COMPLETE THE FOLLOWING
- A) In the hemophilia article, how much more common is hemophilia A than hemophilia B?
- B) Pick up the hemophilia article right after its last sentence and continue it.

PAGE EXCERPT
::::::

Eventually, Catrine graduated to once-a-week infusions that he learned to administer himself at a summer camp for children with serious and chronic medical conditions. Catrine even earned a black belt in karate.

Still, letting Catrine leave his South Jersey hometown, Delanco, to attend Montclair State University in North Jersey in 2022 was "nerve-wracking," Borden said.

"I raised him to be able to talk about his own illness, take care of himself, but I was always there to basically run the show," Borden said.

Without his mother to monitor his weekly infusions, as a busy college student, Catrine said he "started pushing it, trying to go maybe two, three weeks without doing my medicine."

He had two severe bleeds early in college: one when he got bumped playing football outside his dorm and another from an ankle injury he sustained while playing basketball with friends.

But then Catrine found out he was a candidate at CHOP for gene therapy – a treatment that he credits with transforming his life.

What is hemophilia and how is it treated?

Hemophilia, which has no cure, has two main types that differ based on deficiencies of specific proteins needed to help the blood clot. Hemophilia A is three to four times more common than hemophilia B. Their severity is based on the level of protein deficiency.

Worldwide, only about 840,000 people are living with hemophilia. They're mostly men, who aregenetically more predisposed to the disorder than women.

But just because hemophilia is rare doesn't mean it is "less clinically impactful" than other chronic illnesses, said Dr. Ben Samelson-Jones, a hematologist who treated Catrine at CHOP.

::::::

DATA PROVIDED

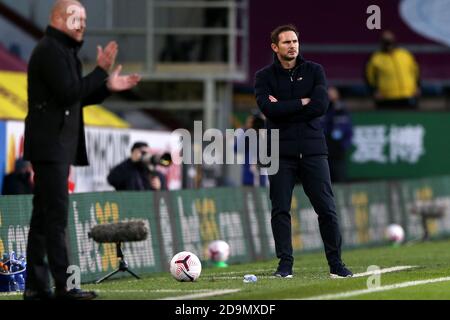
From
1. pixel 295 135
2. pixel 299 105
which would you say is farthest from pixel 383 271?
pixel 299 105

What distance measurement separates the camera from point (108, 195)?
18.1 meters

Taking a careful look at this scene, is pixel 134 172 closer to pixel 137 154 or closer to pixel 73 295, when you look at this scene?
pixel 137 154

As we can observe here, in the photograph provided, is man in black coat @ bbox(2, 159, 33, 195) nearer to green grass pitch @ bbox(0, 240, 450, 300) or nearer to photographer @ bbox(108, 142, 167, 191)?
photographer @ bbox(108, 142, 167, 191)

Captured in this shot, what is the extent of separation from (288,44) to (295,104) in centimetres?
59

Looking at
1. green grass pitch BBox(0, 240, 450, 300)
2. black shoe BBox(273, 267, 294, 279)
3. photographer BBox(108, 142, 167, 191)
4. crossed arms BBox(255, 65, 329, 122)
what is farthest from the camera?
photographer BBox(108, 142, 167, 191)

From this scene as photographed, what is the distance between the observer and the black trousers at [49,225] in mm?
11469

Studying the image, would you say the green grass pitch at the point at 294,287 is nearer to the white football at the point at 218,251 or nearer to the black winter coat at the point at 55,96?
the black winter coat at the point at 55,96

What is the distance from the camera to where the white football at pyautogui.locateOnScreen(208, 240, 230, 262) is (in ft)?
65.4

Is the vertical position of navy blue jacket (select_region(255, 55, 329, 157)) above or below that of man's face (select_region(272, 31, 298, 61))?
below

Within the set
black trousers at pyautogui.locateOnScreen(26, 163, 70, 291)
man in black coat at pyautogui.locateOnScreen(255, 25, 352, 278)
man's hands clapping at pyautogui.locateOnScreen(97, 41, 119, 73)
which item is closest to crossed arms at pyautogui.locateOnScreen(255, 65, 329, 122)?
man in black coat at pyautogui.locateOnScreen(255, 25, 352, 278)

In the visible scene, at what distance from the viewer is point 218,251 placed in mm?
19938

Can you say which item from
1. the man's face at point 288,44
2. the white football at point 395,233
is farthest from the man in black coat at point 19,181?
the white football at point 395,233

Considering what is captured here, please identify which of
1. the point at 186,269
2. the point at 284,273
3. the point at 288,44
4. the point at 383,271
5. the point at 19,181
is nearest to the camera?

::::::

PER-TASK ANSWERS
- A) Three to four times more common.

- B)
"In hematology, we care for these patients, and we want to work on helping them live with their disease and mitigating the consequences of what they have, even if few people have it," Samelson-Jones said.

Repeated bleeds, which are often internal, can cause long-term damage to joints and other body functions. Brain bleeds can be fatal.

Hemophilia can be managed with infusions of blood clotting proteins, in response to bleeds or prophylactically to help prevent bleeds.

Gene therapy for hemophilia – a relatively new treatment that CHOP has been at the forefront of developing – can eliminate the need for regular infusions. It uses viral vectors – viruses that have been altered to remove their disease-causing potential – to replace a defective gene with a working gene needed to improve blood clotting.

"After you get the gene therapy, you inevitably make an immune response against it, so you can only really get it one time," Samelson-Jones said. "It's not like, if it doesn't work in 2025, you can say, 'OK. I'll see what happens, and maybe in a couple years, I'll try something new.'

"It's not brain surgery," Samelson-Jones added. "But it has a lot of moving pieces that have to all fit together, and if something's not working, you don't get a second chance for that patient."

Domenic Catrine FamilyProvided Image/Borden Family

Domenic Catrine (top left) poses with his family (left to right): Ella, Brianna and Regire.

'All our prayers were answered'

Catrine, who received gene therapy at CHOP in 2024, responded well to the treatment. He has gone from having severe hemophilia B to having mild hemophilia. That means Catrine is no longer at risk for spontaneous bleeds or bleeds from minor trauma.

He doesn't have to deal anymore with the hassle and discomfort of weekly infusions, made painful by scarring from repeated injections through the years.

Catrine said he is more physically active. He even – somewhat to the chagrin of his doctors – recently went jet-skiing and rode ATVs.

It has "really been a blessing, just to live my life more freely and not have the stress and worries about every bump and scrape being a bleed," Catrine said.

This "lifting of the mental toll of managing the hemophilia" is one of the benefits of gene therapy that's "hard to capture scientifically," Samelson-Jones said.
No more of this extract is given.